# Lesson 7

Angle-Side-Angle Triangle Congruence

• Let’s see if we can prove other sets of measurements that guarantee triangles are congruent, and apply those theorems.

### 7.1: Notice and Wonder: Assertion

What do you notice? What do you wonder?

Assertion: Through two distinct points passes a unique line. Two lines are said to be distinct if there is at least one point that belongs to one but not the other. Otherwise, we say the lines are the same. Lines that have no point in common are said to be parallel.

Therefore, we can conclude: given two distinct lines, either they are parallel, or they have exactly one point in common.

### 7.2: Proving the Angle-Side-Angle Triangle Congruence Theorem

1. Two triangles have 2 pairs of corresponding angles congruent, and the corresponding sides between those angles are congruent. Sketch 2 triangles that fit this description.
2. Label the triangles $$WXY$$ and $$DEF$$, so that angle $$W$$ is congruent to angle $$D$$, angle $$X$$ is congruent to angle $$E$$, and side $$WX$$ is congruent to side $$DE$$.
3. Use a sequence of rigid motions to take triangle $$WXY$$ onto triangle $$DEF$$. For each step, explain how you know that one or more vertices will line up.

### 7.3: Find the Missing Angle Measures

Lines $$\ell$$ and $$m$$ are parallel. $$a = 42$$. Find $$b$$, $$c$$, $$d$$, $$e$$, $$f$$, $$g$$, and $$h$$.

### 7.4: What Do We Know For Sure About Parallelograms?

Quadrilateral $$ABCD$$ is a parallelogram. By definition, that means that segment $$AB$$ is parallel to segment $$CD$$, and segment $$BC$$ is parallel to segment $$AD$$.

1. Sketch parallelogram $$ABCD$$ and then draw an auxiliary line to show how $$ABCD$$ can be decomposed into 2 triangles.
2. Prove that the 2 triangles you created are congruent, and explain why that shows one pair of opposite sides of a parallelogram must be congruent.

When we have 3 consecutive vertices of a polygon $$A$$, $$B$$, and $$C$$ so that the triangle $$ABC$$ lies entirely inside the polygon, we call $$B$$ an ear of the polygon.

1. How many ears does a parallelogram have?
2. Draw a quadrilateral that has fewer ears than a parallelogram.
3. In 1975, Gary Meisters proved that every polygon has at least 2 ears. Draw a hexagon with only 2 ears.

### Summary

We know that in 2 triangles, if 2 pairs of corresponding sides and the pair of corresponding angles between the sides are congruent, then the triangles must be congruent. But we don’t always know that 2 pairs of corresponding sides are congruent. For example, when proving that opposite sides are congruent in any parallelogram, we only have information about 1 pair of corresponding sides. That is why we need other ways than the Side-Angle-Side Triangle Congruence Theorem to prove triangles are congruent.

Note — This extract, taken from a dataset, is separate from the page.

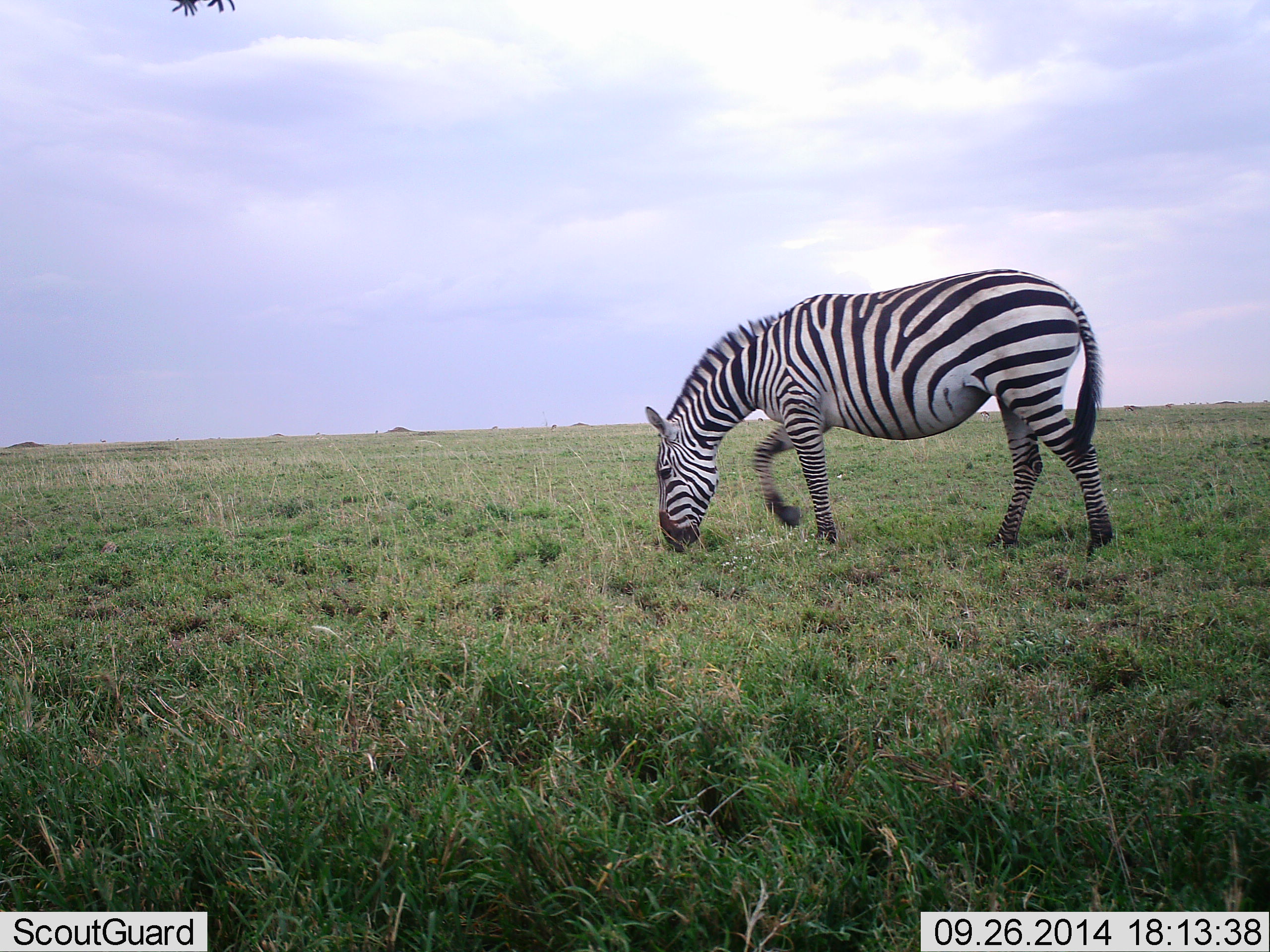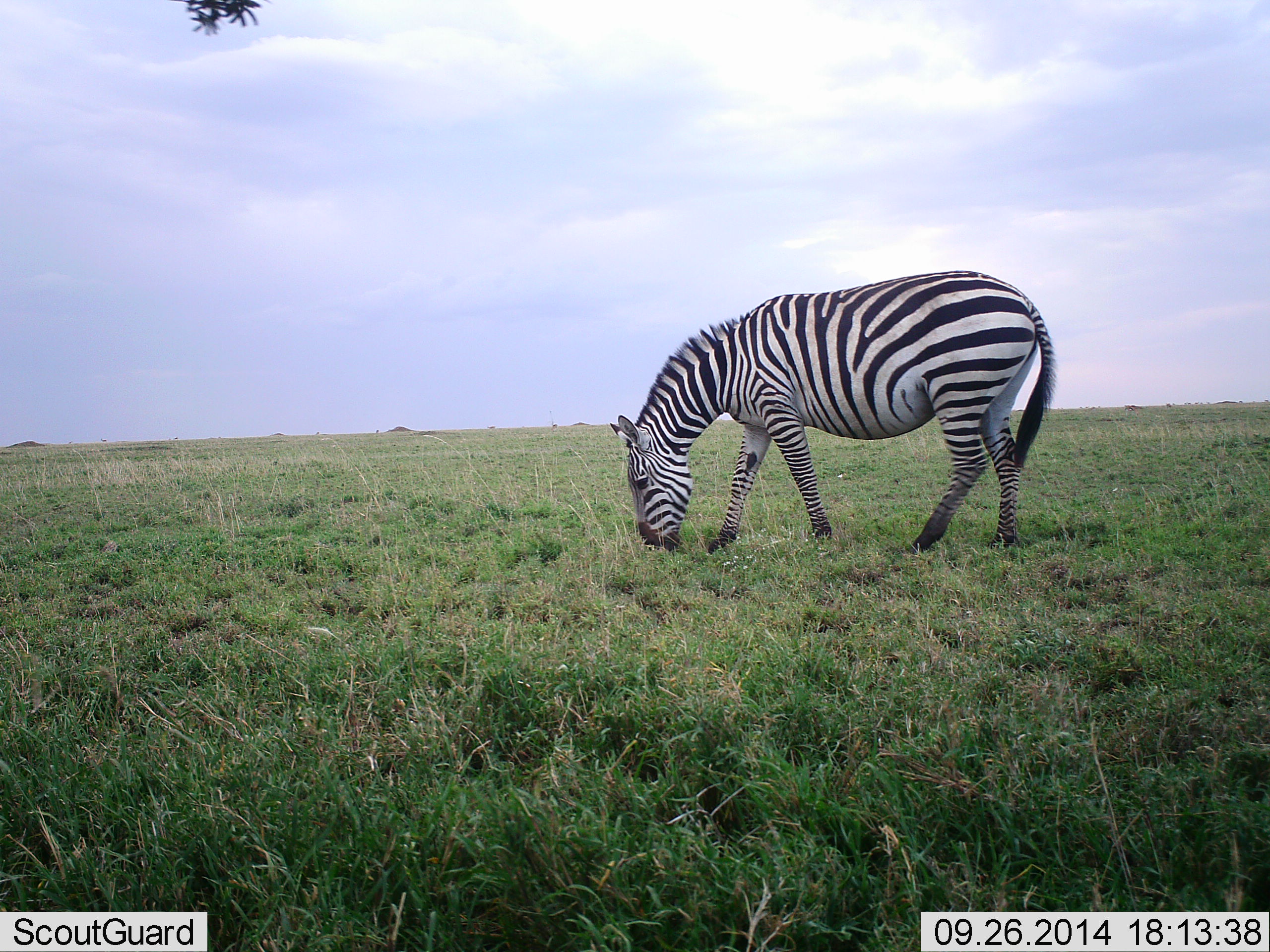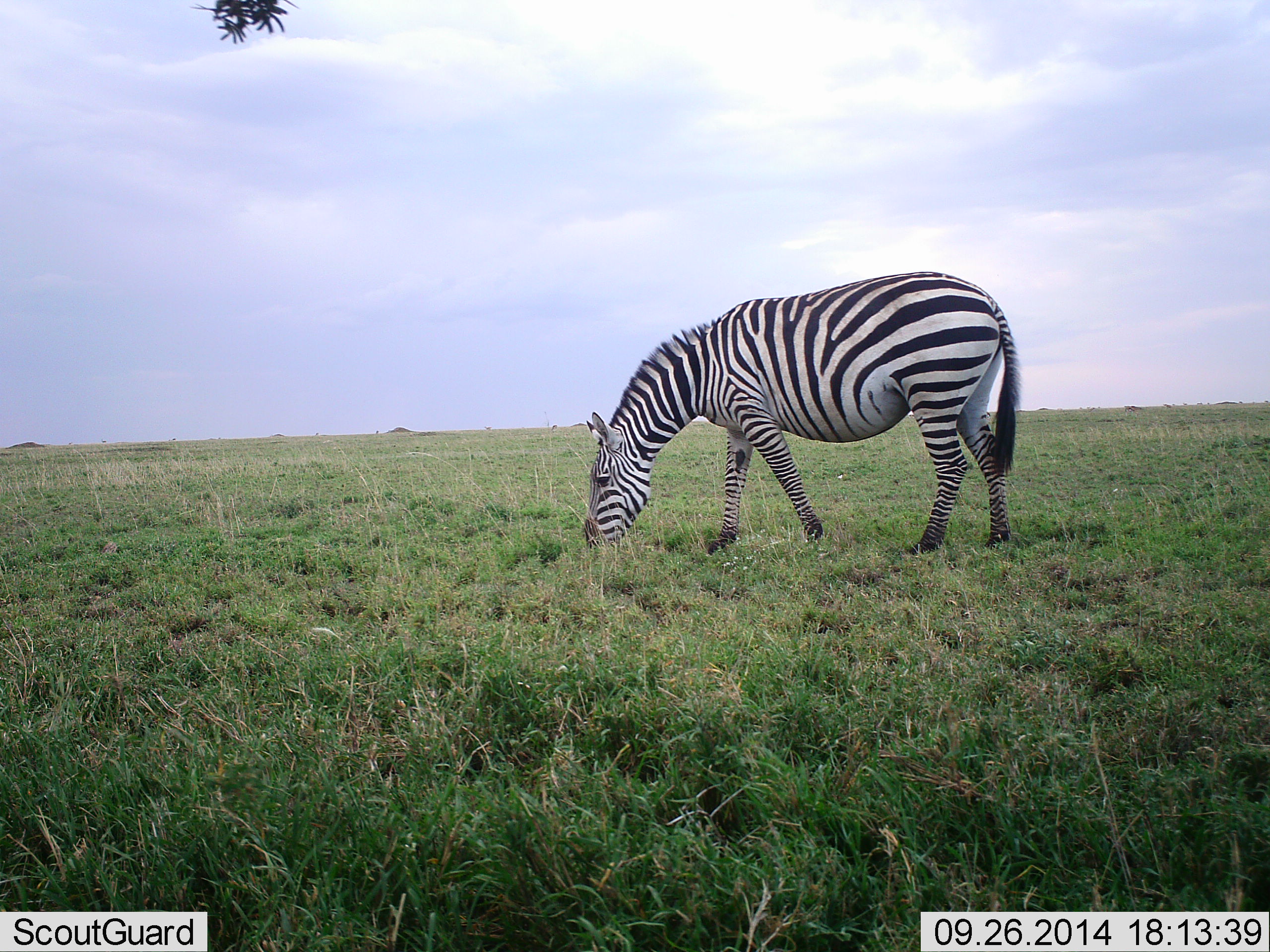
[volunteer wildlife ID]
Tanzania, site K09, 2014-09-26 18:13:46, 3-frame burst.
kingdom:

In 2 triangles, if 2 pairs of corresponding angles and the pair of corresponding sides between the angles are congruent, then the triangles must be congruent. This is called the Angle-Side-Angle Triangle Congruence Theorem.

When proving that 2 triangles are congruent, look at the diagram and given information and think about whether it will be easier to find 2 pairs of corresponding angles that are congruent or 2 pairs of corresponding sides that are congruent. Then check if there is enough information to use the Angle-Side-Angle Triangle Congruence Theorem or the Side-Angle-Side Triangle Congruence Theorem.

The Angle-Side-Angle Triangle Congruence Theorem can be used to prove that, in a parallelogram, opposite sides are congruent. A parallelogram is defined to be a quadrilateral with 2 pairs of opposite sides parallel.

We could prove that triangles $$ABC$$ and $$CDA$$ are congruent by the Angle-Side-Angle Triangle Congruence Theorem. Then we can say segment $$AD$$ is congruent to segment $$CB$$ because they are corresponding parts of congruent triangles.

### Glossary Entries

• auxiliary line

An extra line drawn in a figure to reveal hidden structure.

For example, the line shown in the isosceles triangle is a line of symmetry, and the lines shown in the parallelogram suggest a way of rearranging it into a rectangle.

In the figure, segment $$AB$$ corresponds to segment $$DE$$, and angle $$BCA$$ corresponds to angle $$EFD$$.